# SET PROBLEM
Retype every line from the start of the listing down to and including the line that contains "5.44 metres".

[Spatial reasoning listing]
========================

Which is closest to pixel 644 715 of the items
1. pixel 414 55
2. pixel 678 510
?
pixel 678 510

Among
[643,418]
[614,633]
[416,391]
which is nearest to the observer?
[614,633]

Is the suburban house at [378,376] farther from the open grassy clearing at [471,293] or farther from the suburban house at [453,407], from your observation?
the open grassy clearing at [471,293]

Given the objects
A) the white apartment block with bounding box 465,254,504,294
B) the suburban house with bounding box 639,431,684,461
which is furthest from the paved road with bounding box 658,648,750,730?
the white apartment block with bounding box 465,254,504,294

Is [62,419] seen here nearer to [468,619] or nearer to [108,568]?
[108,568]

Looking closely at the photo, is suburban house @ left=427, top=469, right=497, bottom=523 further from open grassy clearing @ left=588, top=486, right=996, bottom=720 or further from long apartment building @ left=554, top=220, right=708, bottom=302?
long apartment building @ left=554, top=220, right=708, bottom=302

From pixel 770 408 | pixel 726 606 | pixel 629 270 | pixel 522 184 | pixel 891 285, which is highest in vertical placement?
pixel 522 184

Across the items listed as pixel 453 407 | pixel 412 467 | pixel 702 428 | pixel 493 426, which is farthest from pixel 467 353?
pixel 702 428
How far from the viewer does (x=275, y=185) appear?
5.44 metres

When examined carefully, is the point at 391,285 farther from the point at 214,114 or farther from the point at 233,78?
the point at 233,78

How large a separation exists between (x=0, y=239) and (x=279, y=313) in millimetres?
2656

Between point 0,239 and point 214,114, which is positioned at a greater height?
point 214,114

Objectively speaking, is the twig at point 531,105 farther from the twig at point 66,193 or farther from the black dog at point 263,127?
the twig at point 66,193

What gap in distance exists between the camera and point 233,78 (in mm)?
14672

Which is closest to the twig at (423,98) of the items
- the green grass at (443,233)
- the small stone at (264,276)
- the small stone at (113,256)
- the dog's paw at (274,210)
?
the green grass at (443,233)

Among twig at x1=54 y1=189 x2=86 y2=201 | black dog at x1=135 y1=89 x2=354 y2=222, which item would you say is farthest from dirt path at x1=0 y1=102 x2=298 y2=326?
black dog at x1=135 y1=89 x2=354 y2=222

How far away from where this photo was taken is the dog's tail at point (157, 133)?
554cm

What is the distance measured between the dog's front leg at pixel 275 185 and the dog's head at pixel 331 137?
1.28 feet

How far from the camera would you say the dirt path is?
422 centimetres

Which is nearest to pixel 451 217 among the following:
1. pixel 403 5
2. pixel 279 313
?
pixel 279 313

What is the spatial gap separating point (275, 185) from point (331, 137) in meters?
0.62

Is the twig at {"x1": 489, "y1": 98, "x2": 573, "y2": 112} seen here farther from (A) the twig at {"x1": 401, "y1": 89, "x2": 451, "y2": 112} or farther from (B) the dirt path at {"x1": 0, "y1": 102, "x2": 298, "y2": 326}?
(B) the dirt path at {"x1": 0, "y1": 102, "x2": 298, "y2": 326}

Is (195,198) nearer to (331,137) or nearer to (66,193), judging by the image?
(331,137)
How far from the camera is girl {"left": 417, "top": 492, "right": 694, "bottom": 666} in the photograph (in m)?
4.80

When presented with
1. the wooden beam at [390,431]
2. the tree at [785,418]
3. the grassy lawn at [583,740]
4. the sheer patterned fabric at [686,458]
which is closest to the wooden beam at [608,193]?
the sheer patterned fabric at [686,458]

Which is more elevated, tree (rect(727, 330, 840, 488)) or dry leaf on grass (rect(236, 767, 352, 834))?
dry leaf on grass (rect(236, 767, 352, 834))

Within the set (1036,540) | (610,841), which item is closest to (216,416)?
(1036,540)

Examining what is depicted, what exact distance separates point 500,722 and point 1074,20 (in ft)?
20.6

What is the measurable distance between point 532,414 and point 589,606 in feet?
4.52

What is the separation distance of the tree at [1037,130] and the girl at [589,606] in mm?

========================

# EXERCISE RESPONSE
Which is closest to pixel 644 715 of the items
1. pixel 414 55
2. pixel 678 510
?
pixel 678 510

Among
[643,418]
[614,633]
[416,391]
which is nearest to the observer?
[614,633]

Is the suburban house at [378,376] farther from the open grassy clearing at [471,293] or farther from the suburban house at [453,407], from your observation?
the open grassy clearing at [471,293]

Given the objects
A) the white apartment block with bounding box 465,254,504,294
B) the suburban house with bounding box 639,431,684,461
which is furthest from the paved road with bounding box 658,648,750,730?
the white apartment block with bounding box 465,254,504,294

Is [62,419] seen here nearer to [468,619] or nearer to [108,568]?
[108,568]

Looking closely at the photo, is suburban house @ left=427, top=469, right=497, bottom=523 further from open grassy clearing @ left=588, top=486, right=996, bottom=720 or further from long apartment building @ left=554, top=220, right=708, bottom=302?
long apartment building @ left=554, top=220, right=708, bottom=302

From pixel 770 408 | pixel 726 606 | pixel 629 270 | pixel 522 184 | pixel 891 285, which is highest in vertical placement?
pixel 522 184

Across the items listed as pixel 453 407 | pixel 412 467 | pixel 702 428 | pixel 493 426, which is farthest from pixel 467 353?
pixel 702 428
How far from the viewer does (x=275, y=185) appear?
5.44 metres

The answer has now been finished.